Philippines. During the year, the government negotiated
with the Muslim guerrilla Moro Islamic Liberation Front
(MILF). According to
Countryaah, the outbreak group MILF had not signed the Mindanao
Agreement, which was signed in September 1996 between the
government and the other Muslim liberation movement on the
island of Mindanao, the parent organization Moro National
Liberation Front (MNLF).
At the end of June, the MILF demanded that the
negotiations with the government be postponed in the future,
as fighting between the guerrillas and government soldiers
had again erupted. On July 30, a cease-fire agreement was
concluded between the parties and negotiations resumed.
In an armed attack on the largest army base in southern
Mindanao on October 14, three soldiers and the two
perpetrators, who were found to have Egyptian and Saudi
passports respectively, were killed. The Philippine
intelligence service claimed that the two assailants had
relations with the MILF. However, spokesmen for MILF denied
any involvement in the attack.
In May, tensions rose between the Philippines and China
as Chinese warships reached the waters near the disputed
Sprat Islands in the South China Sea. The Philippines filed
a formal protest with the Chinese authorities, and at the
end of the month, both countries had contacts to start
negotiations on the disputed archipelago. In addition, it
was agreed that the countries should inform each other
before any activities in the waters around the islands,
which are believed to be rich in oil and minerals.
1996 Peace Agreement with MNLF
Despite protests from the country's Christian majority,
the government continued negotiations with the Islamic
guerrillas offered to get representatives in Congress, the
Supreme Court and the government, as well as allowing its
partisans to be included in the police and military.

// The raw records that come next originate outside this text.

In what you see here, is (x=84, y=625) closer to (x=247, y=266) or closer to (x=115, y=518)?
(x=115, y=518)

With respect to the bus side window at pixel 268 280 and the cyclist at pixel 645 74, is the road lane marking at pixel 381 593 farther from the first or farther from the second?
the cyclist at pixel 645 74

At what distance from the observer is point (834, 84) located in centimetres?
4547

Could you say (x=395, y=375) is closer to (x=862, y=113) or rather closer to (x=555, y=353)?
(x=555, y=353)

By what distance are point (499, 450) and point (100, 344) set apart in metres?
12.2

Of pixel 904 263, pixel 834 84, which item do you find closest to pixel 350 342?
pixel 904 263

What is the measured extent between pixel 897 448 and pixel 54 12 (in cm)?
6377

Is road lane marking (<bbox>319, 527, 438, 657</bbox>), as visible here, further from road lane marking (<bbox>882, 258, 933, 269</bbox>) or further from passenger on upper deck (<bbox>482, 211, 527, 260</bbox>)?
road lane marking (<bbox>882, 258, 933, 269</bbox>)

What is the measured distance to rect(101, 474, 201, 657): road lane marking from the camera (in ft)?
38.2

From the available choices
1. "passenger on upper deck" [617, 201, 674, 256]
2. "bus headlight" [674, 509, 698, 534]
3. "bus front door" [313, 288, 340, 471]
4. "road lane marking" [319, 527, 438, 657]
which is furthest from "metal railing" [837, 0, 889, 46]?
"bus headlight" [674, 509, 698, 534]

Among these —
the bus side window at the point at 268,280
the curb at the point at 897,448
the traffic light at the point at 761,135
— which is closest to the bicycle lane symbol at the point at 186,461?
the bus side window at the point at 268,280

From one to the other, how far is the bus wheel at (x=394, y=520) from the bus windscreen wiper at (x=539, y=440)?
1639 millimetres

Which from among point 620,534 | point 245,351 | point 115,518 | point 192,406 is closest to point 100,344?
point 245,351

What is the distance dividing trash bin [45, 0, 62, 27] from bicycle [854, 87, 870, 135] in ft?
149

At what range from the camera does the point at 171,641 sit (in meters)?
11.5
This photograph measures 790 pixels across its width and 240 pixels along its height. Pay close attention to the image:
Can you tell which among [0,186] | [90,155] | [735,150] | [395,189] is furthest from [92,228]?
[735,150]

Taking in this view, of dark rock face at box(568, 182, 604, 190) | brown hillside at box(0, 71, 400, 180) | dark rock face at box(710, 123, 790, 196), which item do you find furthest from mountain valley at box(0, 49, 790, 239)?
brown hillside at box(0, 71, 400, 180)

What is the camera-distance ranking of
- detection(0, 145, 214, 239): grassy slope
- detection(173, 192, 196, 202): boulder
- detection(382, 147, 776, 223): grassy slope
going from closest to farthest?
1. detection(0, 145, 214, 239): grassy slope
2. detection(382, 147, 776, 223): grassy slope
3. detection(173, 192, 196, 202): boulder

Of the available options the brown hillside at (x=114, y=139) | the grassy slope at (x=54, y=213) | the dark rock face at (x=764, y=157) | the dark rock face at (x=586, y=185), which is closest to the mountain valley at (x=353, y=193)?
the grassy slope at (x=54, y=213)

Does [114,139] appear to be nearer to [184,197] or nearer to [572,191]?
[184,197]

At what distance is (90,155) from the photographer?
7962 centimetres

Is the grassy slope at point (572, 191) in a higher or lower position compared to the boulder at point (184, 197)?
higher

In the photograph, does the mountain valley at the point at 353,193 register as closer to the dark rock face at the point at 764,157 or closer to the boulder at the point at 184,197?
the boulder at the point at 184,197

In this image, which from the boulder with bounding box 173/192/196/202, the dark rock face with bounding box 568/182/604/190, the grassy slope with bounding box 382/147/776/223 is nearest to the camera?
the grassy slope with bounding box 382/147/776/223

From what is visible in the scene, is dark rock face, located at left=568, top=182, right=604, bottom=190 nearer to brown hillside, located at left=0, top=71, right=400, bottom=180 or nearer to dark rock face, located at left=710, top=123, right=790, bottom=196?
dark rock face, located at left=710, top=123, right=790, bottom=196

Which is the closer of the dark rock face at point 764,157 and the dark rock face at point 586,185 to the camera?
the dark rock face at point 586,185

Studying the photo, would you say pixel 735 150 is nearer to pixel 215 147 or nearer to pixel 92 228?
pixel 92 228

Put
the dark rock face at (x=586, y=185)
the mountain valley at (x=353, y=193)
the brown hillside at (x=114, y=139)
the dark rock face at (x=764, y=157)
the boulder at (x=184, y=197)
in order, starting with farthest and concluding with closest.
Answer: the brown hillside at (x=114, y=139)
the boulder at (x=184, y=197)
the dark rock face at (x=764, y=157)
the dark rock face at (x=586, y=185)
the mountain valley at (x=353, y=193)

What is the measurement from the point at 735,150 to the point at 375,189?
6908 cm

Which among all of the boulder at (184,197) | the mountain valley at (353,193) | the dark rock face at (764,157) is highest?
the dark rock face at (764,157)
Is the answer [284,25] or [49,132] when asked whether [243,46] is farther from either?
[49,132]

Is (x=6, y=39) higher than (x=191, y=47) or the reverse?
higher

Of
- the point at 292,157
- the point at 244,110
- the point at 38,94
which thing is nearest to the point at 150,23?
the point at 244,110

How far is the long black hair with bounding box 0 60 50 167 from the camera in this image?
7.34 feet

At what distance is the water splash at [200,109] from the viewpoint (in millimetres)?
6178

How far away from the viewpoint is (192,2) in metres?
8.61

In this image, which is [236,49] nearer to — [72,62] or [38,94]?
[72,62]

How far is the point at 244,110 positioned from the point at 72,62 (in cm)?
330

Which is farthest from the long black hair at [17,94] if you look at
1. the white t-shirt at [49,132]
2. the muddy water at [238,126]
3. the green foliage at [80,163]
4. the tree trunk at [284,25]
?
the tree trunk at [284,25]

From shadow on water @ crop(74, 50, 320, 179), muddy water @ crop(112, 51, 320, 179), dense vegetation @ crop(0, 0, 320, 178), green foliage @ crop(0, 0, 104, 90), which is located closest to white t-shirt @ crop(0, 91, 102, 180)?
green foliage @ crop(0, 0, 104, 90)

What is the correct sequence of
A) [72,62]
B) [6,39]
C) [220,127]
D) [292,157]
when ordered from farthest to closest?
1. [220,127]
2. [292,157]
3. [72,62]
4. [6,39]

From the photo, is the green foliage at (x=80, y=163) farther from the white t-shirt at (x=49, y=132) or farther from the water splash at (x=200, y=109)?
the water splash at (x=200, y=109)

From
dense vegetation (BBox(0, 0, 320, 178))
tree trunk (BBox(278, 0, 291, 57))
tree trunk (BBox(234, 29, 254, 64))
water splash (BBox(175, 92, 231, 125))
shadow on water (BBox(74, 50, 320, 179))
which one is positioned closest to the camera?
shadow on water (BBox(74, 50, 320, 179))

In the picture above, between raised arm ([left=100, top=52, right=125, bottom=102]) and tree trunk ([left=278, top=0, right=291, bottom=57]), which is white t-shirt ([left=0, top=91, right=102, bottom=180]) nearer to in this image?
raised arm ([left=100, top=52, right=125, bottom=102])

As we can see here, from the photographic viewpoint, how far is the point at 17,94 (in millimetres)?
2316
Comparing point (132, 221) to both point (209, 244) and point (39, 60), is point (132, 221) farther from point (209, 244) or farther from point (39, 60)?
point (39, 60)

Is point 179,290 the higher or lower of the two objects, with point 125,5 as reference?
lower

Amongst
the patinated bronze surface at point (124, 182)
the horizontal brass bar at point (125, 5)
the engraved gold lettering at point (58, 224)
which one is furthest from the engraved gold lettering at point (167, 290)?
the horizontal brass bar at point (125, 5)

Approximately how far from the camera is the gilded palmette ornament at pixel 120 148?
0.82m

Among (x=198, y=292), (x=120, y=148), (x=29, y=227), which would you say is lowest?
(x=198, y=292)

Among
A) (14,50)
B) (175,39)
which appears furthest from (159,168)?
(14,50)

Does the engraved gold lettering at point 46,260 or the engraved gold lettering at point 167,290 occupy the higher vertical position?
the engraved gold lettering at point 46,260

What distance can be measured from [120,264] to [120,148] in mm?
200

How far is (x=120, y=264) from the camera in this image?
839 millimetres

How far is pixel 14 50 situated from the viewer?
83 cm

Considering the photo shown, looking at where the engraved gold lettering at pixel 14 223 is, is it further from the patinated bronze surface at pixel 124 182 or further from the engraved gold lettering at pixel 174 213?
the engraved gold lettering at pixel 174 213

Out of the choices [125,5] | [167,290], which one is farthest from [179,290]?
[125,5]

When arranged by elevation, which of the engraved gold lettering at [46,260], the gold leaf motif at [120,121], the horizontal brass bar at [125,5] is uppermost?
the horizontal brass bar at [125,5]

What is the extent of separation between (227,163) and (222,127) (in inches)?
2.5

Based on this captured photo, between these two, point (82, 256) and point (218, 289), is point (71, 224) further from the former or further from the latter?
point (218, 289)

The
government's purpose was to secure peace in the country so
that economic reforms could be implemented that would enable
it to compete with its neighboring countries organized in
ASEAN. On September 30, 1996, the government and the Islamic
guerrilla signed a peace agreement. The leader of the MNLF,
Nur Misuari, became governor of the island of Mindanao,
which makes up about a quarter of the country's land. The
Christian opposition to the agreement planned the
implementation of a referendum in 98 against autonomy.

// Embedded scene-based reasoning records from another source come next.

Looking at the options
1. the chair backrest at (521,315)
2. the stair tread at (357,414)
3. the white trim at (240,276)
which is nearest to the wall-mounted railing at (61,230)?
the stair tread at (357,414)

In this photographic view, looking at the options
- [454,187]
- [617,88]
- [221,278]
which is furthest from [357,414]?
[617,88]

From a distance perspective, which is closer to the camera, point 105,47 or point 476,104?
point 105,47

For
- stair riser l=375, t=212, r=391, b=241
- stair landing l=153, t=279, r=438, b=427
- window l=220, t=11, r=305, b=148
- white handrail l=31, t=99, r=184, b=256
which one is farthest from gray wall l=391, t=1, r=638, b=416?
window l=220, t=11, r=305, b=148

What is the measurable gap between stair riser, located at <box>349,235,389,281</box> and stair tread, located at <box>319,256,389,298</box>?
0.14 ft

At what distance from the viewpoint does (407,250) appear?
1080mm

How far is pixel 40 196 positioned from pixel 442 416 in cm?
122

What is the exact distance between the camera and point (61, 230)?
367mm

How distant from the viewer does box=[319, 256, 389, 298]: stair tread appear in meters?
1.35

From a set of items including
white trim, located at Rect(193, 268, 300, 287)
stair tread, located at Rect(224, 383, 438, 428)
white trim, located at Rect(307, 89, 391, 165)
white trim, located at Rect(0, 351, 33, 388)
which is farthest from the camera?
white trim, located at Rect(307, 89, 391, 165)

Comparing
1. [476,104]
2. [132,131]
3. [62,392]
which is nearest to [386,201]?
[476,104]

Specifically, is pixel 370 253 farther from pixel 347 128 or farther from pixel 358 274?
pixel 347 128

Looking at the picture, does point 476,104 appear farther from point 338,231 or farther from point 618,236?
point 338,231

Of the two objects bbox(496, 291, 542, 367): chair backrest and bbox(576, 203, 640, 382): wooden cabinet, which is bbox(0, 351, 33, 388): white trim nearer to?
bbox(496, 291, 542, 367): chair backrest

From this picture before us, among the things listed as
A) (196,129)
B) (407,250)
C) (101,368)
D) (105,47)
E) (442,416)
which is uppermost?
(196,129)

President Ramos also entered into agreements with the CPP
and the NPA, which continued to operate in several cities
and rural areas.
In January 1998, thousands of children marched through
the streets of Manila in protest of child slavery in the
country. The demonstration launched a worldwide campaign to
improve the situation of the 250 million children working,
despite the fact that it is. international treaties are
prohibited. About 63% of the exploited children live in
Asia. Following a formal protest by the Chinese government,
President Ramos denied having had talks with Taiwan's Prime
Minister. The same month, the Supreme Court reached an
agreement on the transfer of most of Marcos' assets to
Philippine banks. In May, Vice President Joseph Estrada was
elected new president with 37% of the vote. The country was
severely affected by the financial crisis in Southeast Asia
and the government declared it would continue the structural
adjustment, as the previous governments had initiated
following pressure from the World Bank and the IMF. At the
same time, the government refused to introduce currency
controls and foreign trade controls.
At the end of the year, the Philippines found itself in
the group of countries the US was "concerned about" due to
their alleged drug production. Acc. a North American report
is the Philippines major exporter of cannabis.

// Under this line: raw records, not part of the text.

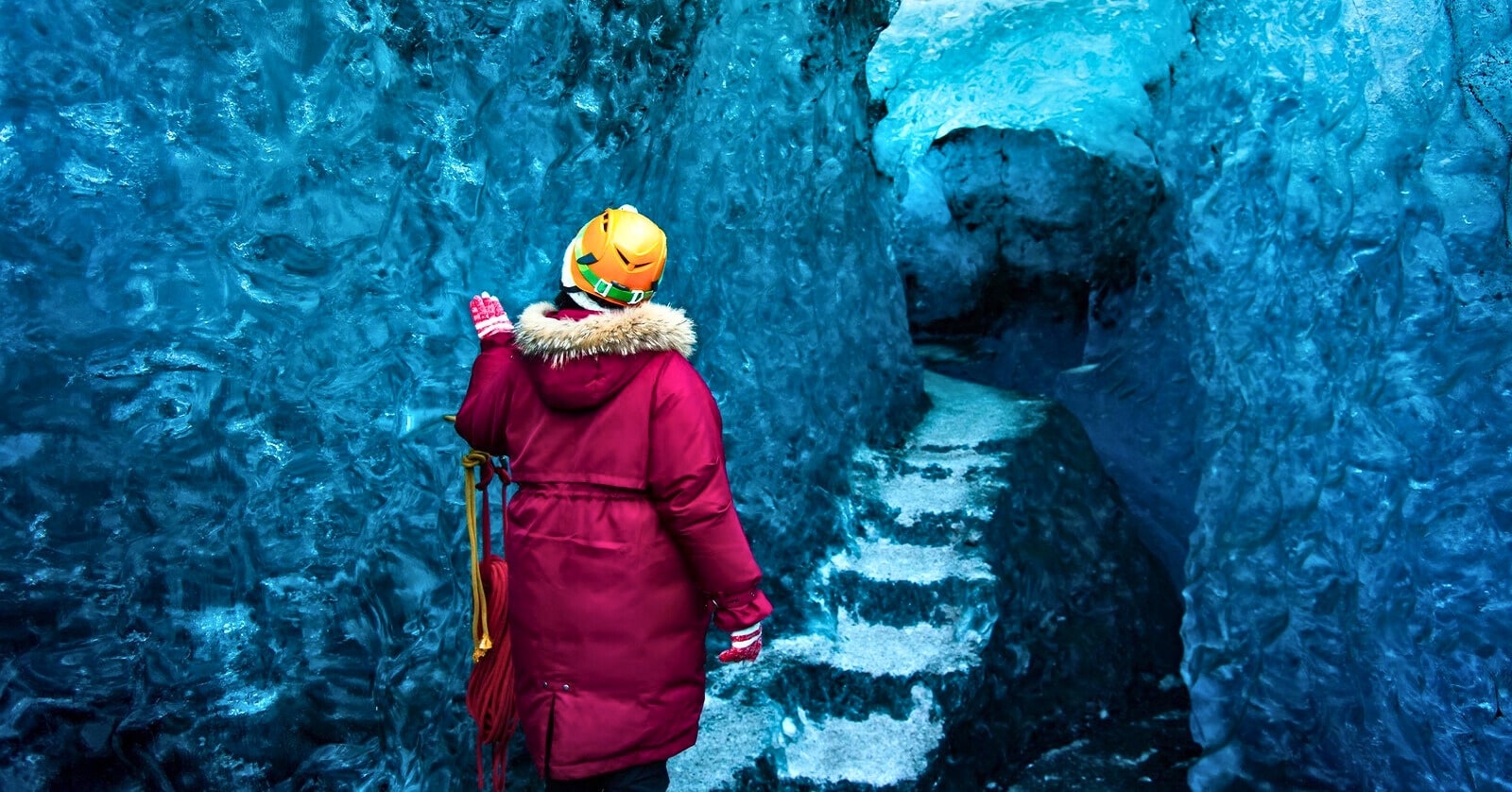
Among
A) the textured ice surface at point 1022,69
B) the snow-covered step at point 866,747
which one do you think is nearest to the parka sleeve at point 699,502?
the snow-covered step at point 866,747

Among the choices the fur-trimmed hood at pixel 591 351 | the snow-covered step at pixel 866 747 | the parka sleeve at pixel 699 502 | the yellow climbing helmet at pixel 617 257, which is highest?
the yellow climbing helmet at pixel 617 257

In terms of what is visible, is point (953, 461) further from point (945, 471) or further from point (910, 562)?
point (910, 562)

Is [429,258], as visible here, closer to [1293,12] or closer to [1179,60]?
[1293,12]

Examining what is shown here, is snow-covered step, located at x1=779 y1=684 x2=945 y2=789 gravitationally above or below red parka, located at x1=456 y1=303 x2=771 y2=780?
below

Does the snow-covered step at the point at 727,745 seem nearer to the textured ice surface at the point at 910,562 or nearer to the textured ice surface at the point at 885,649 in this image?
the textured ice surface at the point at 885,649

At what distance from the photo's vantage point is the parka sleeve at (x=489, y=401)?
7.50 ft

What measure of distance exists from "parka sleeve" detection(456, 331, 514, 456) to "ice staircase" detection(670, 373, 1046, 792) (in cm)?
138

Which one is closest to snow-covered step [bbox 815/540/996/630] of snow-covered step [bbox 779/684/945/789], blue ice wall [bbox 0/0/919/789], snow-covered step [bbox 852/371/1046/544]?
snow-covered step [bbox 852/371/1046/544]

In 1999, East Asia was hit by severe flooding. Although
the damage was not as severe as in China, a significant
portion of the harvest was affected in the Philippines and
thousands were driven to flight.
In October 2000, thousands in the streets of Manila
demonstrated for President Estrada to resign, and the
opposition tabled a mistrust proposal in Congress after a
former ally of Estrada revealed that the president had
received several millions in bribery from the illegal
gambling syndicates. The protests continued, in January
2001, Estrada had to step down and his Vice President Gloria
Macapagal Arroyo took over the post.
In April 2001, Estrada was accused by the State Attorney
of having accumulated a fortune of over $ 80 million. US $
by corruption through its 2˝ year son president. The total
of 8 charges were: looting, robbery, bribery, fraud with
public funds, perjury, unlawful use of a tire name, illegal
gambling and violation of the Code of Ethical Standards. His
son Jinggoy, his wife Luisa Ejército as well as a number of
his business associates received similar charges. This
happened after the Supreme Court had deprived Estrada of his
political immunity, and rejected his claim to be declared
the country's rightful president.
The charges of corruption also reached the new president
when her husband in October 2001 was charged with receiving
a bribe. A former presidential palace accused Attorney José
Miguel Arroyo of having received over US $ 900,000 from a
telecommunications company against raising a presidential
veto on frequency distribution. Both the president and the
accused ordered an investigation conducted.